Kiang also notes that families need to keep the age of their children in mind. She suggests including the next generation in the conversation when they are in their 30s and 40s “so they know what’s happening, understand the structure behind the plan and how it works.”
Before discussing the actual structure of a succession plan and starting a conversation with family members, Kiang recommends coming up with a family inventory list. “They need to first have an idea of exactly how many assets they have,” she suggests. Take the time to write down all the assets and liabilities in order to gain a holistic view of the family’s wealth.
“The next step is to review the type of assets they hold. Is it through a family business, bank accounts or properties?” Kiang notes that it’s also important to consider the location of these assets and how they are held. She explains that assets are subject to the tax and legal laws of the location they are based in. Additionally, the structure used to hold these assets will make a difference to how they are transferred.
For families with a business, they also need to consider the tax implications of selling or transferring it to the next generation, as well as approvals from the board or other shareholders that may be required.
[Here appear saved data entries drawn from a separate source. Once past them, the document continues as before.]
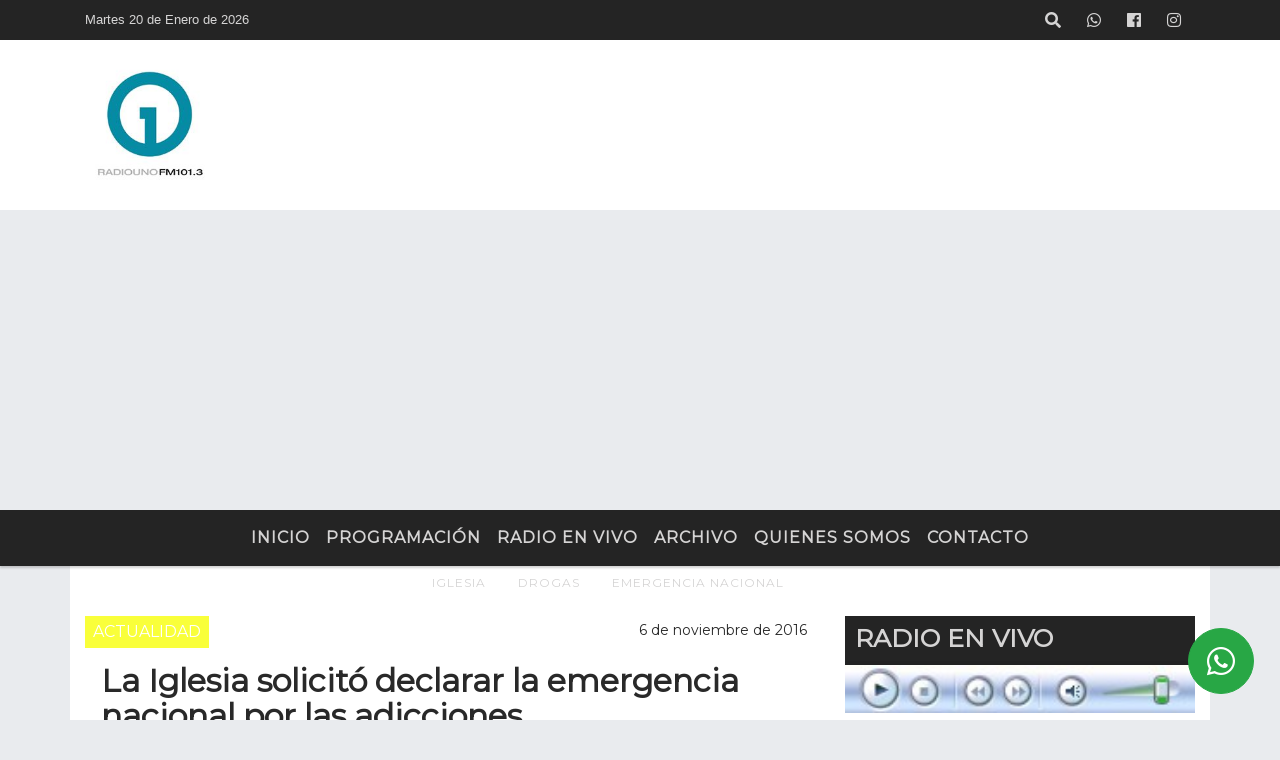

--- FILE ---
content_type: text/html; charset=utf-8
request_url: https://www.google.com/recaptcha/api2/aframe
body_size: 268
content:
<!DOCTYPE HTML><html><head><meta http-equiv="content-type" content="text/html; charset=UTF-8"></head><body><script nonce="YWiiKFzkYmdO7KDXjep83A">/** Anti-fraud and anti-abuse applications only. See google.com/recaptcha */ try{var clients={'sodar':'https://pagead2.googlesyndication.com/pagead/sodar?'};window.addEventListener("message",function(a){try{if(a.source===window.parent){var b=JSON.parse(a.data);var c=clients[b['id']];if(c){var d=document.createElement('img');d.src=c+b['params']+'&rc='+(localStorage.getItem("rc::a")?sessionStorage.getItem("rc::b"):"");window.document.body.appendChild(d);sessionStorage.setItem("rc::e",parseInt(sessionStorage.getItem("rc::e")||0)+1);localStorage.setItem("rc::h",'1768961169584');}}}catch(b){}});window.parent.postMessage("_grecaptcha_ready", "*");}catch(b){}</script></body></html>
Liu recommends being open on the topic of succession planning with wealth advisors. “Be honest and transparent with your wealth planners so they can help provide viable solutions,” she explains.
Families should share information with advisors on future plans when it comes to purchasing assets, such as a business or real estate. ”Different jurisdictions have different ownership rules,” explains Liu. Providing this information early may help advisors give guidance on the appropriate structures that may be beneficial for their situation.
Ultimately, succession planning goes beyond just passing on wealth to the next generation. Keeping an ongoing and open dialogue can help communicate everyone’s needs and considerations, ensuring everyone is aware of the decisions being made and why. These discussions are grounded in a shared understanding that may go a long way in helping to maintain family harmony.